Recent high-profile cyber attacks have demonstrated the potential for businesses to be faced with the difficult dilemma of whether or not to pay a ransom if they fall victim to a cyber attack. When personal information has been compromised, striking an agreement with a cyber pirate might be successful in preventing serious harm to affected individuals.
Under Australia's new mandatory data breach notification scheme, the obligation to notify an "eligible data breach" to the Office of the Australian Information Commissioner (OAIC) and potentially affected individuals will not arise if an entity is able to take remedial action before any serious harm is caused by the breach.
Will paying a ransom to a cyber pirate constitute sufficient remedial action to relieve an entity of an obligation to notify the breach to the OAIC and affected individuals?
Australia's new mandatory data breach notification scheme
From 22 February 2018, the Privacy Act 1988 (Cth) will include a mandatory data breach notification scheme. The purpose of the scheme is to ensure that individuals can take remedial steps if their personal information is compromised.
Entities subject to the Privacy Act will be required to notify data breaches to both the OAIC and individuals who are likely to be at risk of serious harm by the data breach. The notification obligation only applies to "eligible data breaches". These are data breaches which are likely to result in serious harm to any individual to whom the information relates.
Exception - remedial action
The new scheme encourages entities to be proactive in taking steps to address data breaches, by providing an exception to the notification obligation where an entity takes remedial action before serious harm is caused by the breach.
This exception will apply if:
- the entity takes action in relation to a data breach before it results in serious harm to any of the affected individuals; and
- as a result of the action, a reasonable person would conclude that the data breach would not be likely to result in serious harm to any of those individuals.
If these elements are satisfied, an entity is not required to notify the data breach to the OAIC or affected individuals.
How will dealings with cyber pirates play out?
The OAIC has published draft guidance on the new scheme which contains examples of remedial action that may prevent serious harm.
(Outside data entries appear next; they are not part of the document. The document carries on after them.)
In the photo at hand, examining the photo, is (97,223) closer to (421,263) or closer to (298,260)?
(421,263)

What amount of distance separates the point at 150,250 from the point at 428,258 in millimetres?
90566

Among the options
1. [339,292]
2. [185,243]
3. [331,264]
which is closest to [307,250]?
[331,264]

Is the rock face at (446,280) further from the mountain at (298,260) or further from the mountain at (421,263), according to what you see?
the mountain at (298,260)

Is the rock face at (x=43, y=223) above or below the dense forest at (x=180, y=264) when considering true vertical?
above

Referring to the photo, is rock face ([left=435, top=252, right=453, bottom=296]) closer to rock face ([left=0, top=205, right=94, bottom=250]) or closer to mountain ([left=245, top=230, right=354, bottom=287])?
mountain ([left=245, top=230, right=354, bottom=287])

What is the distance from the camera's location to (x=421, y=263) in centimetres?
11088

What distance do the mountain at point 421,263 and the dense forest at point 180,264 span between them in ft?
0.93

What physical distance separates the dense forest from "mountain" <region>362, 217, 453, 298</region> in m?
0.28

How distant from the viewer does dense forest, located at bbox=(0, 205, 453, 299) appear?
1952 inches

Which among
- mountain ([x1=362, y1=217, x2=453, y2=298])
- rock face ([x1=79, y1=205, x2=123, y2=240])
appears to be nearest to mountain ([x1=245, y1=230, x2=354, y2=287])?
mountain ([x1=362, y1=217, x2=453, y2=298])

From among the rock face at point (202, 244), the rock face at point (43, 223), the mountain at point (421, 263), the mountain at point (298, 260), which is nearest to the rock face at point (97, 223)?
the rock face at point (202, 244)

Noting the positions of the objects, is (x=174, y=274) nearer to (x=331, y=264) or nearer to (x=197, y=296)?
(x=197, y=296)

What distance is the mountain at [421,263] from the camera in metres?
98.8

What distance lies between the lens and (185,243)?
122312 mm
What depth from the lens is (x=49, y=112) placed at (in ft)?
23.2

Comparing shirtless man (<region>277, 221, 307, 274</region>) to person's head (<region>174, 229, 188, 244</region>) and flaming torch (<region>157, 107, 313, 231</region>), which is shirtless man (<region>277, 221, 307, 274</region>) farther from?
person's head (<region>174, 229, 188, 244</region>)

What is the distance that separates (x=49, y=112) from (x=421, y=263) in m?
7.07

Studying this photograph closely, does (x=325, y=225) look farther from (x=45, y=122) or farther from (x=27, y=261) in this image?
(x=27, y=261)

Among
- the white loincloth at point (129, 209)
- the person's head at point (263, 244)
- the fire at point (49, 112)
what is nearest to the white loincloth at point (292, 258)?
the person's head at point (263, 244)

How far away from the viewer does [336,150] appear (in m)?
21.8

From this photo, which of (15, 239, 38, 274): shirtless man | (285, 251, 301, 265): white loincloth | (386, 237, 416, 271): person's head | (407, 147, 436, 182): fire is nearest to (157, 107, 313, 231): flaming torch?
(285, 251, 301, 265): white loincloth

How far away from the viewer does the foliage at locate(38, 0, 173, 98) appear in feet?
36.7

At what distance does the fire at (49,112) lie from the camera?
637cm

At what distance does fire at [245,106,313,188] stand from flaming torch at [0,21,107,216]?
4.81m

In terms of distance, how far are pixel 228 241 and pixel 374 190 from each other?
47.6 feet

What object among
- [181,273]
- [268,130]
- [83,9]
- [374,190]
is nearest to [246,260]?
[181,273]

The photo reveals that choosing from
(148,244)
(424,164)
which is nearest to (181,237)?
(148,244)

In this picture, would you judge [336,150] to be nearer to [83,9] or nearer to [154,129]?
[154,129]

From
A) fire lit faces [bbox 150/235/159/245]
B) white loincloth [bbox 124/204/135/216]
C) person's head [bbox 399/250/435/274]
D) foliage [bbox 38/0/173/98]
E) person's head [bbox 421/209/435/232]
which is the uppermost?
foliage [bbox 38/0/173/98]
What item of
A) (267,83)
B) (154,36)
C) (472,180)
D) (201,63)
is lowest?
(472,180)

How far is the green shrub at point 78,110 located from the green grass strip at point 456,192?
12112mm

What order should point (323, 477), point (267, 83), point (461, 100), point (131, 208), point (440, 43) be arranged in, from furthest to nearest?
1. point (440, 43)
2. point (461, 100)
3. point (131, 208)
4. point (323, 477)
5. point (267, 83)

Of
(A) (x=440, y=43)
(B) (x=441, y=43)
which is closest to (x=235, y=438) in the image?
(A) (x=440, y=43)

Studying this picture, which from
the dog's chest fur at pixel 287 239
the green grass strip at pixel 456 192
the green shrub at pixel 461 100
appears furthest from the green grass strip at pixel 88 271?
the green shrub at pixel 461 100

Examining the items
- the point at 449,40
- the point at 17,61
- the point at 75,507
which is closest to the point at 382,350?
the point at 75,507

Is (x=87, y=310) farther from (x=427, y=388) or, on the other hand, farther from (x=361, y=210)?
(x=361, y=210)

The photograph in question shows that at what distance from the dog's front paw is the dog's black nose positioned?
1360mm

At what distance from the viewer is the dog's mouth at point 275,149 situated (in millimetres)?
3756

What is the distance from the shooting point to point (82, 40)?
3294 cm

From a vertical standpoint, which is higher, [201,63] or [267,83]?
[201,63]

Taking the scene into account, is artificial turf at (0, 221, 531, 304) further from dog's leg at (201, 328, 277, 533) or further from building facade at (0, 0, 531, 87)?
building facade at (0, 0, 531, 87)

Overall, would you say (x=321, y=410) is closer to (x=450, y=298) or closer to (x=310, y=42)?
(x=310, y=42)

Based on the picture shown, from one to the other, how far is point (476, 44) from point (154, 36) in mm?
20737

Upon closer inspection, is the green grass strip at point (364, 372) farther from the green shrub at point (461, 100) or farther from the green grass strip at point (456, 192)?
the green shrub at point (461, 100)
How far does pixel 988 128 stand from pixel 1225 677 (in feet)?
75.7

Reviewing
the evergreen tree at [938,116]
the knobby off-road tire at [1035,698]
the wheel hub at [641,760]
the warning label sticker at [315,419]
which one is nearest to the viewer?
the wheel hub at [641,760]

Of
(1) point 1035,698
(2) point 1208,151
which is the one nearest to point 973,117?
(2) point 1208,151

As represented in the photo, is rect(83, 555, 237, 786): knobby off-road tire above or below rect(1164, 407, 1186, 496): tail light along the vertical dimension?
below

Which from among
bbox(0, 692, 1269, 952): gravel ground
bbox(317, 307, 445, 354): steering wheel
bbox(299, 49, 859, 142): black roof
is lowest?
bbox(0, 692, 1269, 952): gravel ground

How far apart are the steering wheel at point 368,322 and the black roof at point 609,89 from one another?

One such example is where an email is sent to an incorrect recipient, and the sender contacts the recipient and requests that they permanently delete the file.
Arguably striking a deal with a cyber pirate is similar to this - you make contact with the hackers, pay a ransom, and request them to permanently destroy the personal information they stole.
However, it is questionable whether this action would satisfy the second requirement of the exception - that is, as a result of the remedial action, a reasonable person would be satisfied that the data breach would not be likely to result in serious harm to the affected individuals. While an entity might argue that obtaining assurances from hackers that stolen data has been deleted is enough to alleviate any risk of harm to the affected individuals, a reasonable person might not agree.
But what if an entity obtains satisfactory proof that the stolen data was not used and has now been deleted? Arguably this would satisfy the second requirement of the exception and therefore relieve an entity of its obligation to notify the OAIC and affected individuals.
Where to now?
While paying a cyber pirate's ransom may not be what the legislators had in mind, it does demonstrate the value of being proactive in taking positive steps to address data breaches. In particular, entities should be getting ready for the new mandatory data breach notification scheme by putting in place response plans which will enable them to contain, assess and respond to data breaches in a timely fashion. This will help entities mitigate potential harm to affected individuals if they suffer a data breach, and potentially avoid the need to notify the OAIC and affected individuals. Entities should keep in mind, however, that they may still have reporting obligations under other laws if they fall victim to a cyber attack.